May 08 2009: Posted an issue I feel strongly about. Alienate a lot of people. Need to talk to someone. Tried talking to friends but we are all dealing with the same s#it - the loss of a friend. Tried here on Renderosity. Nobody will talk.
May 14 2009: Took some time off to let go of some anger. Hope to post again. I really want to delete everything. Been a member since 2003 so I know how it works. I am just getting so tired of everything.
May 18 2009: It's so desperately sad that my life has come to this. I had hoped there'd be something better for me. I used to think I had something to say. But my private ideologies gave me away. I tried to keep my mouth shut but it's always the same over and over and over again.Today I got it wrong again but it's not surprise. Once more heaven has forgotten me. So everybody clap your hands together and close your eyes, as I watch my world collapse. Don't waste your sympathy on me because I made this mess. My mistakes happen with so much success but I drag you all down into my sorry mess. I said I was sorry but it's always the same over and over and over again. I have been doomed from the first time I tried to find something to say I kept hidden inside. It would be much better if I just smiled and lied. ...

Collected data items

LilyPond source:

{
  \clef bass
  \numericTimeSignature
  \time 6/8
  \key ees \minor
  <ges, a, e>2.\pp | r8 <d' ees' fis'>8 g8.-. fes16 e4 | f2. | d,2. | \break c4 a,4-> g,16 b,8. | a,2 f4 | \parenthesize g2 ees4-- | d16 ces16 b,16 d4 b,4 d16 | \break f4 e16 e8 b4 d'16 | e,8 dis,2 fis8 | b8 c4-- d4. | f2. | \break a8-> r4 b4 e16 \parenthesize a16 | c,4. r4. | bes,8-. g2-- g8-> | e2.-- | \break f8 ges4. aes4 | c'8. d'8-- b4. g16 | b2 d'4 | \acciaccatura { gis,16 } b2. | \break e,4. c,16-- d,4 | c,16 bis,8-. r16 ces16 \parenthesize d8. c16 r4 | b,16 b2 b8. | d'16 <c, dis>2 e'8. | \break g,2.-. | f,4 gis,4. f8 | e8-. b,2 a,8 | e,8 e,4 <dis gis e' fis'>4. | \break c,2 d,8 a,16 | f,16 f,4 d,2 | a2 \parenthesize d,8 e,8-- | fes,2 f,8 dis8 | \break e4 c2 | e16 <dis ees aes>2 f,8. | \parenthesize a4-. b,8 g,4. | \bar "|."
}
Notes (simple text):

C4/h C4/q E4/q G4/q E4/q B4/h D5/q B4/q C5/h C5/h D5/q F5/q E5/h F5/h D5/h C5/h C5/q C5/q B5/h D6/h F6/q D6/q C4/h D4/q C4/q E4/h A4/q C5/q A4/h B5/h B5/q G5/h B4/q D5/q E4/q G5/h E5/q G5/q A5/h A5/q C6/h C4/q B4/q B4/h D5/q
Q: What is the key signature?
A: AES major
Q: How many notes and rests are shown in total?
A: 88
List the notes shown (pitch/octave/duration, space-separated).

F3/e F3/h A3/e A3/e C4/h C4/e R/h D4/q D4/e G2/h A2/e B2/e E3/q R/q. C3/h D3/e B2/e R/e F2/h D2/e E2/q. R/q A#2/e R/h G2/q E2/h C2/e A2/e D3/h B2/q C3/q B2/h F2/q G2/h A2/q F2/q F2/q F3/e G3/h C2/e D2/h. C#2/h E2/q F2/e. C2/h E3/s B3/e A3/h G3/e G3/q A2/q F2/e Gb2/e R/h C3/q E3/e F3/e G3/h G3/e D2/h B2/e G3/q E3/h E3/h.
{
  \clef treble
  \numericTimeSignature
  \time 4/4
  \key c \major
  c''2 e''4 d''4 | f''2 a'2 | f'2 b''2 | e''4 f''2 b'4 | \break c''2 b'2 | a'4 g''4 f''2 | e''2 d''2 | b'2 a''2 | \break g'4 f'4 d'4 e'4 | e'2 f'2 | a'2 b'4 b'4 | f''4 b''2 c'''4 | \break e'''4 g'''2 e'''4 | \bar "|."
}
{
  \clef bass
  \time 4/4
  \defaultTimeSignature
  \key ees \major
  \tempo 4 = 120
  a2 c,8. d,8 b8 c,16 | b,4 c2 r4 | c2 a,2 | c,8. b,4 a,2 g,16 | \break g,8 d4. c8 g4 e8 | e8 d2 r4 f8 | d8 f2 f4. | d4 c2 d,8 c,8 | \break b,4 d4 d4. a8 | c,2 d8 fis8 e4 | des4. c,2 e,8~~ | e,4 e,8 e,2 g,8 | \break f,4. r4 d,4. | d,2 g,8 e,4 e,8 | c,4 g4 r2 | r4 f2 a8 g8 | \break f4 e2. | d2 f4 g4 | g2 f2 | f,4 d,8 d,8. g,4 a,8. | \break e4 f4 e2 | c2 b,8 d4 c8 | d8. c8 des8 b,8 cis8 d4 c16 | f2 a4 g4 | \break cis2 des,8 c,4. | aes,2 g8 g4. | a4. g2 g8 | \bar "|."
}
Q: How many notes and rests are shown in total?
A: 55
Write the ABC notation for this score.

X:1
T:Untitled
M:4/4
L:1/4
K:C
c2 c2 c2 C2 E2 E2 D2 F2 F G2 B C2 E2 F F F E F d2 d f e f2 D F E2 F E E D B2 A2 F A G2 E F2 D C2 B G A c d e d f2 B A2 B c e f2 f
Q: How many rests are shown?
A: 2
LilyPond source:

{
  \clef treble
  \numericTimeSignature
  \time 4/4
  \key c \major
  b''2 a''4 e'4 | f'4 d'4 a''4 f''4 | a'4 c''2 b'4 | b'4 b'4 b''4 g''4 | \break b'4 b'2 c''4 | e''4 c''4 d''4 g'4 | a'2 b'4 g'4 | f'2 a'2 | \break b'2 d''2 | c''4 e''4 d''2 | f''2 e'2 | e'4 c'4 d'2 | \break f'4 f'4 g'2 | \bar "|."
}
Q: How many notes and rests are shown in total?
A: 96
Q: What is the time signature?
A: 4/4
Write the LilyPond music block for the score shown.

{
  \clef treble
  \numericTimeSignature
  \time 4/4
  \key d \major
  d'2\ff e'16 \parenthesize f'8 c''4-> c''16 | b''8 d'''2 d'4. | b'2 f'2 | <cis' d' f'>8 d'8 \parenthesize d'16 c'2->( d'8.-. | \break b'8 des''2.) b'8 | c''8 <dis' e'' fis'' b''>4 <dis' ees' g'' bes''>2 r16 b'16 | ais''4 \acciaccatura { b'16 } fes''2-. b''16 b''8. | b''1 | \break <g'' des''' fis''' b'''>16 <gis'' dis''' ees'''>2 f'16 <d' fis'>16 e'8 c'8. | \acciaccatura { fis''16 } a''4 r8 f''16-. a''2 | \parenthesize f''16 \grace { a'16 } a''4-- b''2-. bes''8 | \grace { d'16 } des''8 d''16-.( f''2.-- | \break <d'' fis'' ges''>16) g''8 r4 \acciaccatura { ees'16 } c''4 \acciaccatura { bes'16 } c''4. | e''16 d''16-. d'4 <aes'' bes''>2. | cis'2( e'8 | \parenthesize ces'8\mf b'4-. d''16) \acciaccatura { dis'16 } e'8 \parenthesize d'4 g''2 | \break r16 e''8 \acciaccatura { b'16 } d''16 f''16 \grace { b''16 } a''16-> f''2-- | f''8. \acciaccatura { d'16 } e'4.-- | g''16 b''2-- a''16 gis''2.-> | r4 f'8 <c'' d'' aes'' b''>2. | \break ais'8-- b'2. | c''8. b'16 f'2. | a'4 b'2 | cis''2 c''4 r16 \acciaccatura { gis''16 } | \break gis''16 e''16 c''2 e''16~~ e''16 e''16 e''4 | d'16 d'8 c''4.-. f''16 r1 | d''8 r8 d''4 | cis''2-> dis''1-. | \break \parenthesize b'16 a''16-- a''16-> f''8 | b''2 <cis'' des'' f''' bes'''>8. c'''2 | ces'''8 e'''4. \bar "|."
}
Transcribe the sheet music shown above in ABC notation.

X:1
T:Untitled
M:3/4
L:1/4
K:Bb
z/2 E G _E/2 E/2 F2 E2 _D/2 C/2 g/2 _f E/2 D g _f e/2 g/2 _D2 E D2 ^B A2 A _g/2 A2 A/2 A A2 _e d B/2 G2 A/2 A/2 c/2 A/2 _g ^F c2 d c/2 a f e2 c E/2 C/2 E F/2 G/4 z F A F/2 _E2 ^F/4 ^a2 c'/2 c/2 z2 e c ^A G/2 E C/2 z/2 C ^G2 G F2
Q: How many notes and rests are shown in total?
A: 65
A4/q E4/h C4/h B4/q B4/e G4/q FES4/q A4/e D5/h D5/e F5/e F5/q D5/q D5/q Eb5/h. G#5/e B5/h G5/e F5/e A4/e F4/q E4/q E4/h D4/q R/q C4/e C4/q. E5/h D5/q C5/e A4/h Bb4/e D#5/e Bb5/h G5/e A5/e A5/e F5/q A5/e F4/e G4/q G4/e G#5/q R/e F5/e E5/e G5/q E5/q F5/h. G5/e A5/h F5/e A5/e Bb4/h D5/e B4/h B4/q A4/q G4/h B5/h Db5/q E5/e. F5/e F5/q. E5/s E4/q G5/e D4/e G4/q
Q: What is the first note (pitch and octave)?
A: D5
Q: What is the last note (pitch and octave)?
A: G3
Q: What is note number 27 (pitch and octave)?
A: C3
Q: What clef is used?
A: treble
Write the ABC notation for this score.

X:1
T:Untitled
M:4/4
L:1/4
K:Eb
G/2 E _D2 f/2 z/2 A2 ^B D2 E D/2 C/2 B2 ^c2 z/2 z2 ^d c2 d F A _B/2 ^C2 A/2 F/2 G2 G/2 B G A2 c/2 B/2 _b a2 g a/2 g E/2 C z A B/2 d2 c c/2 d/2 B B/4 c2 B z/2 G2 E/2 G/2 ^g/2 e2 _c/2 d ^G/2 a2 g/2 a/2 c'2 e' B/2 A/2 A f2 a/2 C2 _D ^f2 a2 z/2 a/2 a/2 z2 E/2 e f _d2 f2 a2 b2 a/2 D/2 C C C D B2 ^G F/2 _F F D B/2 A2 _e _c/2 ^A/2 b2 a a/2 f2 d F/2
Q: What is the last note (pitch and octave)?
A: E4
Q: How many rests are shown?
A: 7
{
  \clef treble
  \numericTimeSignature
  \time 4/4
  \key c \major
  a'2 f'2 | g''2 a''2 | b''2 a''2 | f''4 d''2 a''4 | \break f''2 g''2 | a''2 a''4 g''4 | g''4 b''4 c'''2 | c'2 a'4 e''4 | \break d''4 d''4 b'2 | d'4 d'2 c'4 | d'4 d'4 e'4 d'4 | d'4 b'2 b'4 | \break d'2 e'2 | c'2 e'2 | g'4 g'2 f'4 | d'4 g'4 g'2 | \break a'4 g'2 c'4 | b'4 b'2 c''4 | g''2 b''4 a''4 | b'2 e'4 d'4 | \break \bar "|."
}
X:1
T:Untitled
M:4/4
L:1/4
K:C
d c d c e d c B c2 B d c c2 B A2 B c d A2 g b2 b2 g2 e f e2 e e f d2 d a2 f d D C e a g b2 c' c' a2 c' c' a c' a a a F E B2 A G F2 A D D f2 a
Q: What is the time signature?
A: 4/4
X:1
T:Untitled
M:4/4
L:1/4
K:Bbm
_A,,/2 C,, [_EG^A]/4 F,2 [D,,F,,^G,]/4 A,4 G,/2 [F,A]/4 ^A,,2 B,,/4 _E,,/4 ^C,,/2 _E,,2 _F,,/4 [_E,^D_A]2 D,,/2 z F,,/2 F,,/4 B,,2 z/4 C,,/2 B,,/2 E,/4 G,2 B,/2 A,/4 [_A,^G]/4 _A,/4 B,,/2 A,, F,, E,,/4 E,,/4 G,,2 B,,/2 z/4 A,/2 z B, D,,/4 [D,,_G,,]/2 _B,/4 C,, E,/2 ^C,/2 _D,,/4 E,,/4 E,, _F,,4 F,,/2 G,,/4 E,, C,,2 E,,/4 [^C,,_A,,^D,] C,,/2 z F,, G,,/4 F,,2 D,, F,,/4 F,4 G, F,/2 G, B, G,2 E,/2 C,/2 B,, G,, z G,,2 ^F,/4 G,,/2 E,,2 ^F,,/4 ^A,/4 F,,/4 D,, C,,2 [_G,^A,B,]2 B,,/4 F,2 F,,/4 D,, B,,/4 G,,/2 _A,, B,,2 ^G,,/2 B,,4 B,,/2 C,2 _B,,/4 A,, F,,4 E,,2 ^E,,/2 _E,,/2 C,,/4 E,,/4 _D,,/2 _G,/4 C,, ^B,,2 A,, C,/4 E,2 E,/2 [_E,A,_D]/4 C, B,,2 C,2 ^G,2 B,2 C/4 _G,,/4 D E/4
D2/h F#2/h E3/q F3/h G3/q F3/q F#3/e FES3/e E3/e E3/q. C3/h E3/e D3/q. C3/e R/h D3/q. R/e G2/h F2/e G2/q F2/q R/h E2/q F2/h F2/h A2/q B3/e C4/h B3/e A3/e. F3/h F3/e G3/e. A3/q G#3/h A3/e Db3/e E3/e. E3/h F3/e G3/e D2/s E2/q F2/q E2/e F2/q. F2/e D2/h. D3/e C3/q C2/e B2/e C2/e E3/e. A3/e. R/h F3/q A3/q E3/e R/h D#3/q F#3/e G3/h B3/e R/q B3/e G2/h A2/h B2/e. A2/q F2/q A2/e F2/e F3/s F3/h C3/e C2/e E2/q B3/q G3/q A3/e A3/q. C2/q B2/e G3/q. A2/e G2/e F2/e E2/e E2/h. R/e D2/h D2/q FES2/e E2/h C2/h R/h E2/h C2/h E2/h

◆ Prompt A:
List every date that opens a section of the journal text.
◆ Prompt B:
Transcribe the journal text, beginning at the words "May 08 2009: Posted" and stopping after "Nobody will talk.".
◆ Prompt C:
Go on with the journal text from the point where it stops.

◆ Exercise answer A:
May 08 2009
May 14 2009
May 18 2009

◆ Exercise answer B:
May 08 2009: Posted an issue I feel strongly about. Alienate a lot of people. Need to talk to someone. Tried talking to friends but we are all dealing with the same s#it - the loss of a friend. Tried here on Renderosity. Nobody will talk.

◆ Exercise answer C:
June 5, 2009: Things are not good. I know I should blog. No body reads this. Most web users skim at best. So I am safe in leaving behind scraps of mental illness in my wake. Things are NOT good..
July 10, 2009: It's all turned the s#it - i'ts ALL s#it.
November 25, 2015: I am amazed that I still breath. Whenever I begin to feel as if I have no Hope, I hear a whisper in my ear that reminds me I AM STRONG.
...at least for one more day.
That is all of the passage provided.